2015-12-14 Thread John Thornton
Just looking at the probe routines in the samples and I find a couple of 
surface mapping routines and a subroutine probe-hole.ngc with no 
comments so not sure what it does. Tom just shared Cradek's probe 
routines so I'll look at them for a bit.

JT

On 12/14/2015 6:41 AM, Sarah Armstrong wrote:
> it looks as if it's the same package you have looked at . done by the guys
> over on the russian site
> theirs some probe stuff in the ngc folder .
>
> i have some too that might help , i'll dig them and emails shortly all
> being well
>
> On 14 December 2015 at 12:32, John Thornton  wrote:
>
>> Crumb, I hit delete on your reply and it does not show up in the trash
>> folder... which probe screen are you talking about?

▶ **What is being asked**:
Copy from the probe routines email thread, word for word, the part that begins with "2015-12-14 Thread John" and ends with "ngc folder .".

▶ **Provided records**:
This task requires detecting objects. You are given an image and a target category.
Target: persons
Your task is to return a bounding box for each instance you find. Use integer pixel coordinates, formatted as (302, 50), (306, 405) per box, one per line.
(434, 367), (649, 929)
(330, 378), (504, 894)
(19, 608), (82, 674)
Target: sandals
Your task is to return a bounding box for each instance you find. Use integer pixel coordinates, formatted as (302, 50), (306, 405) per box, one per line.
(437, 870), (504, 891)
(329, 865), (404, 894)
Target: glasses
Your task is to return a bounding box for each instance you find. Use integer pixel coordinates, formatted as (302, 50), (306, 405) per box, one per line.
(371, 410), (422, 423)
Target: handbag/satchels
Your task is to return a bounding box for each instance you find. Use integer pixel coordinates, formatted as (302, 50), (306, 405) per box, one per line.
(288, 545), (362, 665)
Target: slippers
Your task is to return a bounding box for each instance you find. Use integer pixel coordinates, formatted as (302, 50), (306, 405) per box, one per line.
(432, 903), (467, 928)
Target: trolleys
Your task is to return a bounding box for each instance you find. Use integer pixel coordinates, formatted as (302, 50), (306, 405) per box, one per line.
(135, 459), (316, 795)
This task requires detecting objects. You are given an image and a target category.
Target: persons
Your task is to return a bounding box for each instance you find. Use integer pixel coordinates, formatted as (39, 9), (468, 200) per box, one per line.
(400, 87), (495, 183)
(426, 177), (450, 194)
==
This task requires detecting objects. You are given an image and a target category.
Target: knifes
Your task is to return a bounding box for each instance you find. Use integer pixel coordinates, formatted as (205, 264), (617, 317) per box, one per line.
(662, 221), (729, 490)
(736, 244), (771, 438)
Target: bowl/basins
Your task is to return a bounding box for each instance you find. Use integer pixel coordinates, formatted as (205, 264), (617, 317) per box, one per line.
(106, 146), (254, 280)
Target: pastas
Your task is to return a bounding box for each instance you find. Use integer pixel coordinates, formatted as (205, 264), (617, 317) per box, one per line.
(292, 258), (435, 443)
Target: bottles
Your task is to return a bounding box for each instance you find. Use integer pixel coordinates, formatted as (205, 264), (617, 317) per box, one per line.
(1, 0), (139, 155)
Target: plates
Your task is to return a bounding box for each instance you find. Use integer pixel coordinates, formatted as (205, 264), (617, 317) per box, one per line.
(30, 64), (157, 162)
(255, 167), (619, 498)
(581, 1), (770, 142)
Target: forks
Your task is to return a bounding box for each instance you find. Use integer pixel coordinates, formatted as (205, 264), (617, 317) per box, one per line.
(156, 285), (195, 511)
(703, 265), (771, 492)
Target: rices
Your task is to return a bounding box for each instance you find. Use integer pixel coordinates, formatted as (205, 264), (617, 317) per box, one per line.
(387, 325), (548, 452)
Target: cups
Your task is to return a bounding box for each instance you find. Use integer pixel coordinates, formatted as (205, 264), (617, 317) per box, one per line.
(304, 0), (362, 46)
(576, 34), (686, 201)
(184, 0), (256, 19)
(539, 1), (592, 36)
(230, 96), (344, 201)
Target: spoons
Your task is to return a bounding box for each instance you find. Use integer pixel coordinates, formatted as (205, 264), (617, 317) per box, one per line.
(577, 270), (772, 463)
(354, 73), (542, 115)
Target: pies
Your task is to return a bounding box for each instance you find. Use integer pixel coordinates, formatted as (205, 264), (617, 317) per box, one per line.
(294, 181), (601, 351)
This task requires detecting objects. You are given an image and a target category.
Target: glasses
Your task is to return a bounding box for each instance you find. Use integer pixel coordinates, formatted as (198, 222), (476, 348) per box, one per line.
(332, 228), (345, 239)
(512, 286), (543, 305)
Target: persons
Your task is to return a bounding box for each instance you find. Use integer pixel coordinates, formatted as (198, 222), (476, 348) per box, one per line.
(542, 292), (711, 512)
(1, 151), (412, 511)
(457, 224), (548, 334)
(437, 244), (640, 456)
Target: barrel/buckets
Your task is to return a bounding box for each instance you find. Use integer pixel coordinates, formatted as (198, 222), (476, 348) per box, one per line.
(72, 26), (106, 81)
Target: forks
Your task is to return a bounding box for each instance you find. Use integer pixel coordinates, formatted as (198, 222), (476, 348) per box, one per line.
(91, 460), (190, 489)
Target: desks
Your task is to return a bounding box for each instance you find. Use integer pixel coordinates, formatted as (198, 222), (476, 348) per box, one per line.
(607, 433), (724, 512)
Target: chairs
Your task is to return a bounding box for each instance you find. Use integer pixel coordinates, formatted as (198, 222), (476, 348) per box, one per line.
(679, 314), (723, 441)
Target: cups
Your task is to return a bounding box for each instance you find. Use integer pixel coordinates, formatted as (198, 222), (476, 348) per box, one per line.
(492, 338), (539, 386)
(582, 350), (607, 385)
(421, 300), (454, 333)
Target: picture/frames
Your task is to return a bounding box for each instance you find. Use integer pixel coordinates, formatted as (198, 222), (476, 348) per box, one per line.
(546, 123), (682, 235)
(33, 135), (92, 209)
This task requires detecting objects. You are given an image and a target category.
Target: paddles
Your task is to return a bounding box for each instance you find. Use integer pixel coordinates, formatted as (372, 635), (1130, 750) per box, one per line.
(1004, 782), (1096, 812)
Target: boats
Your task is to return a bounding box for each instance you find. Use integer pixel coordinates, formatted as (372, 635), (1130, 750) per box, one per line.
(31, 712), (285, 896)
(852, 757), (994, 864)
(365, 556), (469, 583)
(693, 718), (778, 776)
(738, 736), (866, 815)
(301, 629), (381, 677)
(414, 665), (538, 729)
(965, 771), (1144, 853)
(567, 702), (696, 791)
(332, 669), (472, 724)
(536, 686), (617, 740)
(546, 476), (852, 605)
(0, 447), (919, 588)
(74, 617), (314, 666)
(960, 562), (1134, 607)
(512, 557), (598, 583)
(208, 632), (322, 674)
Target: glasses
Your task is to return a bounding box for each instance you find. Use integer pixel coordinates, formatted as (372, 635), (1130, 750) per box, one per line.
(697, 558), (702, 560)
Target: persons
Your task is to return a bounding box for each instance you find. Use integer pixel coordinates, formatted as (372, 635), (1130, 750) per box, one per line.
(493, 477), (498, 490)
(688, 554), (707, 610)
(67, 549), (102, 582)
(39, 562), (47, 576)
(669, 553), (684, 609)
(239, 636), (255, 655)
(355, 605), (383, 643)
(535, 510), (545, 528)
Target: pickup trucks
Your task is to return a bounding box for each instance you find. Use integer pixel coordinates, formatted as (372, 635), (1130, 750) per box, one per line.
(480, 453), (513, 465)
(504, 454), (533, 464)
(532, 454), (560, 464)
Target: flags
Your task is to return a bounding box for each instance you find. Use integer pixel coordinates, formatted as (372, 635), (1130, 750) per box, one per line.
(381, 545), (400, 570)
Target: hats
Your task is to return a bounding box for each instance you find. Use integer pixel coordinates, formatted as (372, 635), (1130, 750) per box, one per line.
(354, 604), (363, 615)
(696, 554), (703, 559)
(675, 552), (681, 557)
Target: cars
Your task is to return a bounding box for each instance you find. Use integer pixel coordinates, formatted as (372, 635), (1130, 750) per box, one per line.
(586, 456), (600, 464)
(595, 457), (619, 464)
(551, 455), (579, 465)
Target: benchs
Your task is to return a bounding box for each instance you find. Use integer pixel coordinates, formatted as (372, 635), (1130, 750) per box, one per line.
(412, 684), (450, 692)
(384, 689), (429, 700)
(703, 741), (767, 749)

▶ **Reply to the exercise**:
2015-12-14 Thread John Thornton
Just looking at the probe routines in the samples and I find a couple of 
surface mapping routines and a subroutine probe-hole.ngc with no 
comments so not sure what it does. Tom just shared Cradek's probe 
routines so I'll look at them for a bit.

JT

On 12/14/2015 6:41 AM, Sarah Armstrong wrote:
> it looks as if it's the same package you have looked at . done by the guys
> over on the russian site
> theirs some probe stuff in the ngc folder .